American drummer (born 1972)

Joshua Ryan Freese (born December 25, 1972) is an American drummer who has been a member of the punk rock band the Vandals since 1989, and the alt-rock supergroup A Perfect Circle from 1999-2012 and since 2024. He was the drummer of the new wave band Devo from 1996 to 2023, the hard rock band Guns N' Roses from 1997 to 1999, the reggae rock band Sublime with Rome from 2011 to 2017, and the rock band Foo Fighters from 2023 to 2025.

A prolific session and touring drummer, Freese has appeared on over 400 albums since 1986 and performed live with artists including Nine Inch Nails, Weezer, Sting, 311, 100 Gecs, Ween, the Offspring and Danny Elfman.

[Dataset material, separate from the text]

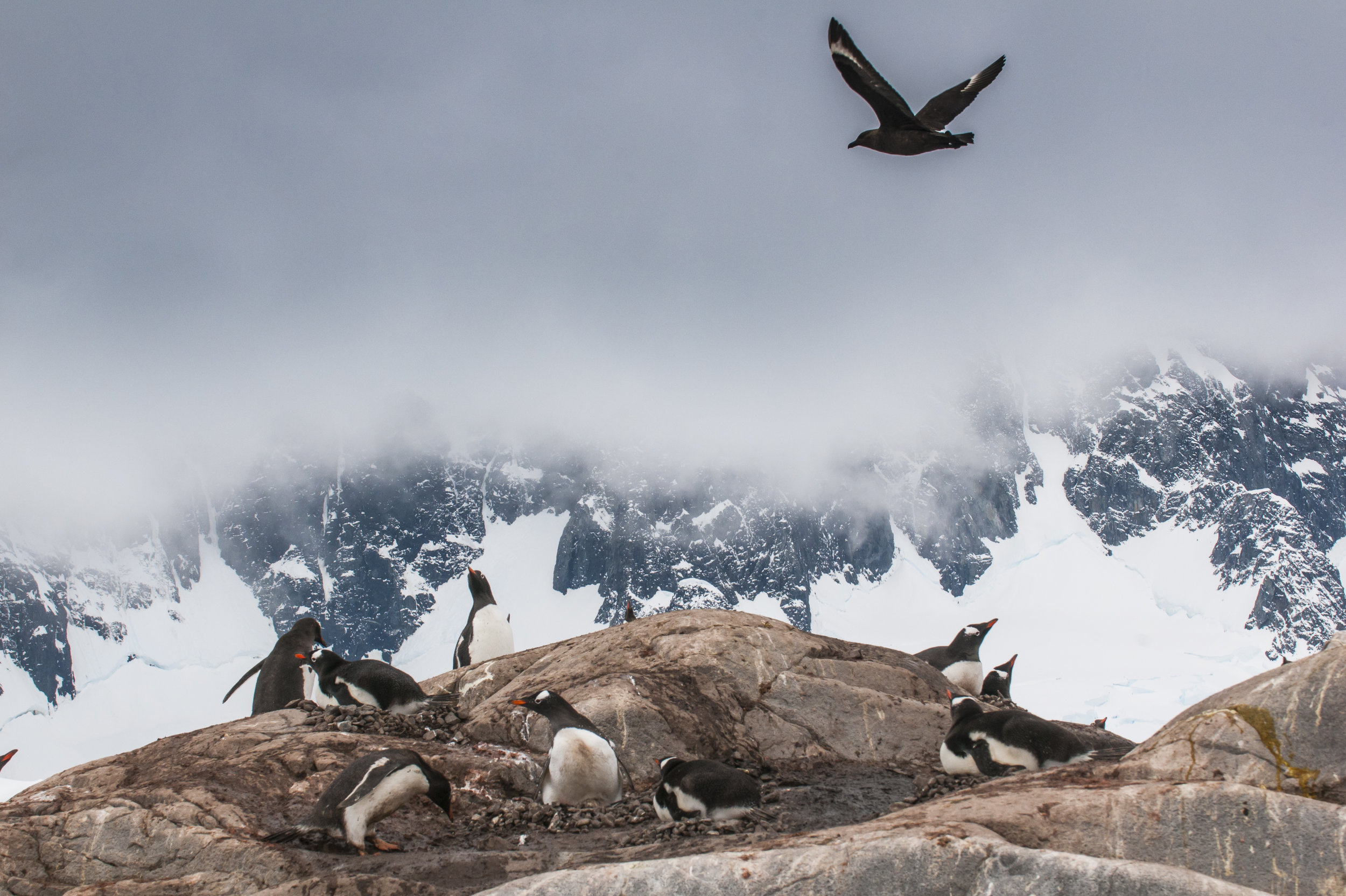 Flying Adélie Penguin (Pygoscelis adeliae), Port Lockroy research station, Antarctica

Freese's considerable output has earned him "the pristine reputation as one of the most in-demand session drummers in the business", according to Variety, while he jokingly dubbed himself "the blue collar freelance drummer to the stars".

== Early life ==
Joshua Ryan Freese was born on December 25, 1972, at Florida Hospital in Orlando, Florida. At the time of his birth, Freese's father, Stan Freese, was working at the newly opened Walt Disney World Resort as the director of bands and leader of the Walt Disney World Marching Band. His mother, Patricia (née Weatherhead, later Bridenstine), is a classical pianist and a writer.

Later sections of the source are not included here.